§ What you are asked to do
Would you copy the full listing that follows without changing a thing?
--- --- ---
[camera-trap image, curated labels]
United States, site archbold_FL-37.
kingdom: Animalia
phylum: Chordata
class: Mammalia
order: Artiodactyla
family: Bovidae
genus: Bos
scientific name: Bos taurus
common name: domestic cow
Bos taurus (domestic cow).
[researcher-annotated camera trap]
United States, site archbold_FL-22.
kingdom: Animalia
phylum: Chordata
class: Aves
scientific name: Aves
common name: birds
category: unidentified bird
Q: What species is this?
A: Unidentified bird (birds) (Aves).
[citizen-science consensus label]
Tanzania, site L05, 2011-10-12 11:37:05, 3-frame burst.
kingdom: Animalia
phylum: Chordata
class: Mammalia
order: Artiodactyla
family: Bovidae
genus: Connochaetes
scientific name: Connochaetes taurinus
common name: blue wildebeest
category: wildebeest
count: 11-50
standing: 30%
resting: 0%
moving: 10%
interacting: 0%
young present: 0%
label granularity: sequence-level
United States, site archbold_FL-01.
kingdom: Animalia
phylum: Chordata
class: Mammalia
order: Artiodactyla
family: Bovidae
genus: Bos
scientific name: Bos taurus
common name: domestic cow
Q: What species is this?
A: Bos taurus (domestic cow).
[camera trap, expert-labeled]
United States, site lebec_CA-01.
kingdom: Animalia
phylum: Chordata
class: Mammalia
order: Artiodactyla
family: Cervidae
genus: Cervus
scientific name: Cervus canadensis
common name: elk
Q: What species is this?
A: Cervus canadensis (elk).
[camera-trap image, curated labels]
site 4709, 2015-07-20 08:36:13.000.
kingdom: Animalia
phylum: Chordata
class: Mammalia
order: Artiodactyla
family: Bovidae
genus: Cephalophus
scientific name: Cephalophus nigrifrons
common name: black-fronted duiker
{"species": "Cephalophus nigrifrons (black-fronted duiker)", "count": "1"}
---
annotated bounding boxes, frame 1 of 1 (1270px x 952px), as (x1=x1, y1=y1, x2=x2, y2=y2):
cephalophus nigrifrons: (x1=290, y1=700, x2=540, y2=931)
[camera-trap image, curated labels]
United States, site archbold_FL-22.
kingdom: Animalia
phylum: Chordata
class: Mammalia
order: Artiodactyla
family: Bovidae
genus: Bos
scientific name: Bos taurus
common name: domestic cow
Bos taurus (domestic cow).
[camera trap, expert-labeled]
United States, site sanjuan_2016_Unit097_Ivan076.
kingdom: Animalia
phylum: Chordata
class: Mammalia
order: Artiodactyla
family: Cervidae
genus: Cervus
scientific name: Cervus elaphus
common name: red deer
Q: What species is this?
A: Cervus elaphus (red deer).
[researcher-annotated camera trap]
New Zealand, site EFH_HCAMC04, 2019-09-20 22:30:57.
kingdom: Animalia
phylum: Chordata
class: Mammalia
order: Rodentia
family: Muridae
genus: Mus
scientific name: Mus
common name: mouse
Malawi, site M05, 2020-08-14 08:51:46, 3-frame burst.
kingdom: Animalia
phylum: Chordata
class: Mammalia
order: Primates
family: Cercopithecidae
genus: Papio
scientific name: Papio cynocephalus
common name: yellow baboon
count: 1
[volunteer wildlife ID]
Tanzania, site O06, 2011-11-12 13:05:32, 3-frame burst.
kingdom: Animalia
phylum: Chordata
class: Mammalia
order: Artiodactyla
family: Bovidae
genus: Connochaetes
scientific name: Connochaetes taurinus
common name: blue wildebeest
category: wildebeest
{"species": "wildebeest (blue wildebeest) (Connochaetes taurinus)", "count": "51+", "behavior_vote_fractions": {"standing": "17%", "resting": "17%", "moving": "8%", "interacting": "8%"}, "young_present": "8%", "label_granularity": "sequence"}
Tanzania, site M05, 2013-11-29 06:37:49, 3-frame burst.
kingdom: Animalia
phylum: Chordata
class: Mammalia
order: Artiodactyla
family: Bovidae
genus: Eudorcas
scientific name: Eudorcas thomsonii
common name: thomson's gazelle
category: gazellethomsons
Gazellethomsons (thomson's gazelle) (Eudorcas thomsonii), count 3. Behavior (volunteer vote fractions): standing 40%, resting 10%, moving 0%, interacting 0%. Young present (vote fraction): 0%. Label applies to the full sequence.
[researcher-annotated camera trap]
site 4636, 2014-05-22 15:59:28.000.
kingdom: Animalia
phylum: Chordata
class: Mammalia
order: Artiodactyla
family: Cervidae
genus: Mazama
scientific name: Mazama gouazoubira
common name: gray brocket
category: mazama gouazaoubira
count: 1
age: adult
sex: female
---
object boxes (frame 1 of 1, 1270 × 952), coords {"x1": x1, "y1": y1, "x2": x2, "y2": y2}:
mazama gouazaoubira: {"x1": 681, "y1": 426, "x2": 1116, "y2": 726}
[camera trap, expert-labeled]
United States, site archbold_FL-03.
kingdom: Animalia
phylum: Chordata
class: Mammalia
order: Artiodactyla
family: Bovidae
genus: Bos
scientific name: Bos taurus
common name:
--- --- ---
§ Response to the exercise
[camera-trap image, curated labels]
United States, site archbold_FL-37.
kingdom: Animalia
phylum: Chordata
class: Mammalia
order: Artiodactyla
family: Bovidae
genus: Bos
scientific name: Bos taurus
common name: domestic cow
Bos taurus (domestic cow).
[researcher-annotated camera trap]
United States, site archbold_FL-22.
kingdom: Animalia
phylum: Chordata
class: Aves
scientific name: Aves
common name: birds
category: unidentified bird
Q: What species is this?
A: Unidentified bird (birds) (Aves).
[citizen-science consensus label]
Tanzania, site L05, 2011-10-12 11:37:05, 3-frame burst.
kingdom: Animalia
phylum: Chordata
class: Mammalia
order: Artiodactyla
family: Bovidae
genus: Connochaetes
scientific name: Connochaetes taurinus
common name: blue wildebeest
category: wildebeest
count: 11-50
standing: 30%
resting: 0%
moving: 10%
interacting: 0%
young present: 0%
label granularity: sequence-level
United States, site archbold_FL-01.
kingdom: Animalia
phylum: Chordata
class: Mammalia
order: Artiodactyla
family: Bovidae
genus: Bos
scientific name: Bos taurus
common name: domestic cow
Q: What species is this?
A: Bos taurus (domestic cow).
[camera trap, expert-labeled]
United States, site lebec_CA-01.
kingdom: Animalia
phylum: Chordata
class: Mammalia
order: Artiodactyla
family: Cervidae
genus: Cervus
scientific name: Cervus canadensis
common name: elk
Q: What species is this?
A: Cervus canadensis (elk).
[camera-trap image, curated labels]
site 4709, 2015-07-20 08:36:13.000.
kingdom: Animalia
phylum: Chordata
class: Mammalia
order: Artiodactyla
family: Bovidae
genus: Cephalophus
scientific name: Cephalophus nigrifrons
common name: black-fronted duiker
{"species": "Cephalophus nigrifrons (black-fronted duiker)", "count": "1"}
---
annotated bounding boxes, frame 1 of 1 (1270px x 952px), as (x1=x1, y1=y1, x2=x2, y2=y2):
cephalophus nigrifrons: (x1=290, y1=700, x2=540, y2=931)
[camera-trap image, curated labels]
United States, site archbold_FL-22.
kingdom: Animalia
phylum: Chordata
class: Mammalia
order: Artiodactyla
family: Bovidae
genus: Bos
scientific name: Bos taurus
common name: domestic cow
Bos taurus (domestic cow).
[camera trap, expert-labeled]
United States, site sanjuan_2016_Unit097_Ivan076.
kingdom: Animalia
phylum: Chordata
class: Mammalia
order: Artiodactyla
family: Cervidae
genus: Cervus
scientific name: Cervus elaphus
common name: red deer
Q: What species is this?
A: Cervus elaphus (red deer).
[researcher-annotated camera trap]
New Zealand, site EFH_HCAMC04, 2019-09-20 22:30:57.
kingdom: Animalia
phylum: Chordata
class: Mammalia
order: Rodentia
family: Muridae
genus: Mus
scientific name: Mus
common name: mouse
Malawi, site M05, 2020-08-14 08:51:46, 3-frame burst.
kingdom: Animalia
phylum: Chordata
class: Mammalia
order: Primates
family: Cercopithecidae
genus: Papio
scientific name: Papio cynocephalus
common name: yellow baboon
count: 1
[volunteer wildlife ID]
Tanzania, site O06, 2011-11-12 13:05:32, 3-frame burst.
kingdom: Animalia
phylum: Chordata
class: Mammalia
order: Artiodactyla
family: Bovidae
genus: Connochaetes
scientific name: Connochaetes taurinus
common name: blue wildebeest
category: wildebeest
{"species": "wildebeest (blue wildebeest) (Connochaetes taurinus)", "count": "51+", "behavior_vote_fractions": {"standing": "17%", "resting": "17%", "moving": "8%", "interacting": "8%"}, "young_present": "8%", "label_granularity": "sequence"}
Tanzania, site M05, 2013-11-29 06:37:49, 3-frame burst.
kingdom: Animalia
phylum: Chordata
class: Mammalia
order: Artiodactyla
family: Bovidae
genus: Eudorcas
scientific name: Eudorcas thomsonii
common name: thomson's gazelle
category: gazellethomsons
Gazellethomsons (thomson's gazelle) (Eudorcas thomsonii), count 3. Behavior (volunteer vote fractions): standing 40%, resting 10%, moving 0%, interacting 0%. Young present (vote fraction): 0%. Label applies to the full sequence.
[researcher-annotated camera trap]
site 4636, 2014-05-22 15:59:28.000.
kingdom: Animalia
phylum: Chordata
class: Mammalia
order: Artiodactyla
family: Cervidae
genus: Mazama
scientific name: Mazama gouazoubira
common name: gray brocket
category: mazama gouazaoubira
count: 1
age: adult
sex: female
---
object boxes (frame 1 of 1, 1270 × 952), coords {"x1": x1, "y1": y1, "x2": x2, "y2": y2}:
mazama gouazaoubira: {"x1": 681, "y1": 426, "x2": 1116, "y2": 726}
[camera trap, expert-labeled]
United States, site archbold_FL-03.
kingdom: Animalia
phylum: Chordata
class: Mammalia
order: Artiodactyla
family: Bovidae
genus: Bos
scientific name: Bos taurus
common name:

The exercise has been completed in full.